In [None]:
# hide
# skip
!git clone https://github.com/benihime91/gale # install gale on colab
!pip install -e "gale[dev]"

In [None]:
# default_exp classification.modelling.meta_arch.vit

In [None]:
# hide
%load_ext nb_black
%load_ext autoreload
%autoreload 2
%matplotlib inline

<IPython.core.display.Javascript object>

In [None]:
# hide
import warnings

from nbdev.export import *
from nbdev.showdoc import *

warnings.filterwarnings("ignore")

<IPython.core.display.Javascript object>

# Meta Architectures : Vision Transformer (ViT) 
> Pretrained Vision Transformers modified for use in gale from timm

In [None]:
# export
import logging
from typing import *

import torch
from fastcore.all import store_attr, use_kwargs_dict
from omegaconf import DictConfig, OmegaConf
from pytorch_lightning.core.memory import get_human_readable_count
from timm import create_model
from timm.models.vision_transformer import VisionTransformer
from timm.optim.optim_factory import add_weight_decay

from gale.core.classes import GaleModule
from gale.core.nn.activations import ACTIVATION_REGISTRY
from gale.core.nn.shape_spec import ShapeSpec
from gale.core.nn.utils import trainable_params

_logger = logging.getLogger(__name__)

<IPython.core.display.Javascript object>

In [None]:
# export
# @TODO: Add support for Discriminative Lr's
class ViT(GaleModule):
    """
    A interface to create a Vision Transformer from timm.

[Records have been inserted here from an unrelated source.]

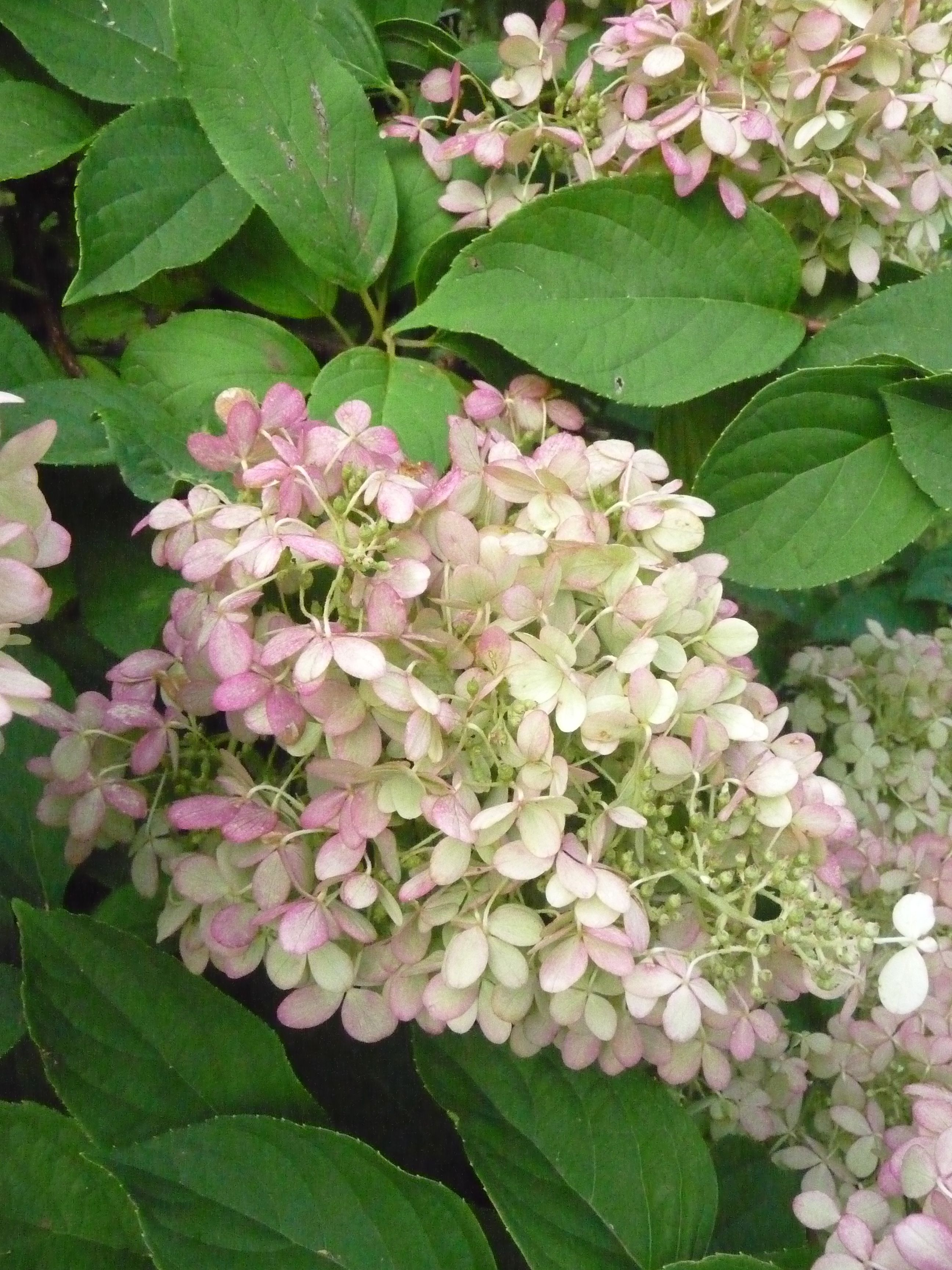Limelight hydrangea and it 39 s rosy fall color plants i for Limelight hydrangea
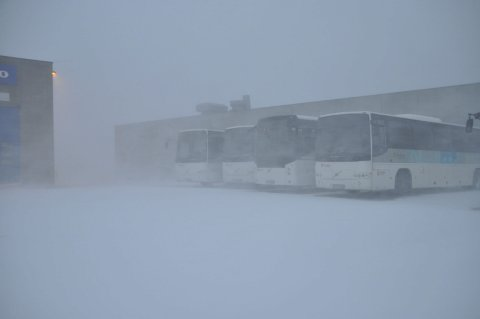 INNSTILT: Bussene blir stående i ro hele torsdag Foto: Kai Nikolaisen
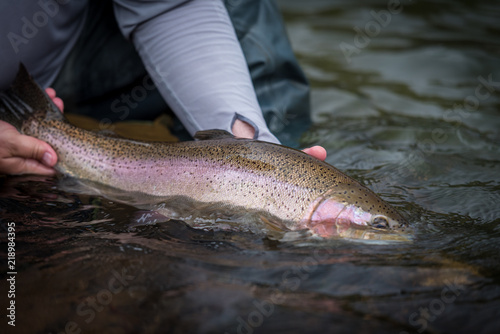 Fotografía Trout Fishing Catch and Release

For available model check :
    https://github.com/rwightman/pytorch-image-models/timm/models/vision_transformer.py
    """

    @use_kwargs_dict(
        keep=True,
        num_classes=1000,
        drop_rate=0.0,
        attn_drop_rate=0.0,
        drop_path_rate=0.0,
    )
    def __init__(
        self,
        model_name: str,
        input_shape: ShapeSpec,
        lr: float = 1e-03,
        wd: float = 1e-05,
        pretrained: bool = True,
        freeze_to: Optional[int] = None,
        finetune: Optional[bool] = None,
        act: Optional[str] = None,
        reset_classifier: bool = True,
        filter_wd: bool = True,
        **kwargs,
    ):
        """
        Arguments:
        1. `input_shape` (ShapeSpec): input image shape. For ViT `height=width` and check the above link for avilable model shapes.
        2. `model_name` (str): name of the ViT model, check the above link for avilable models.
        3. `pretrained` (bool): load weights pretrained on imagenet.
        4. `act` (str): name of the activation layer. Must be registerd in `ACTIVATION_REGISTRY`
        5. `num_classes` (int): num output classes.
        6. `drop_rate` (float): dropout rate.
        7. `attn_drop_rate` (float): attention dropout rate.
        8. `drop_path_rate` (float): stochastic depth rate.
        9. `reset_classifier` (bool): resets the weights of the classifier.
        10. `freeze_to` (int): Freeze the param meter groups of the model upto n.
        11. `finetune` (bool): Freeze all the layers and keep only the `classifier` trainable.
        """
        super(ViT, self).__init__()
        # create model from timm
        assert input_shape.height == input_shape.width
        in_chans = input_shape.channels

        if act is not None:
            act = ACTIVATION_REGISTRY.get(act)
        # fmt: off
        self.model: VisionTransformer = create_model(model_name, pretrained, in_chans=in_chans, act=act, **kwargs)
        # fmt: on
        assert isinstance(self.model, VisionTransformer)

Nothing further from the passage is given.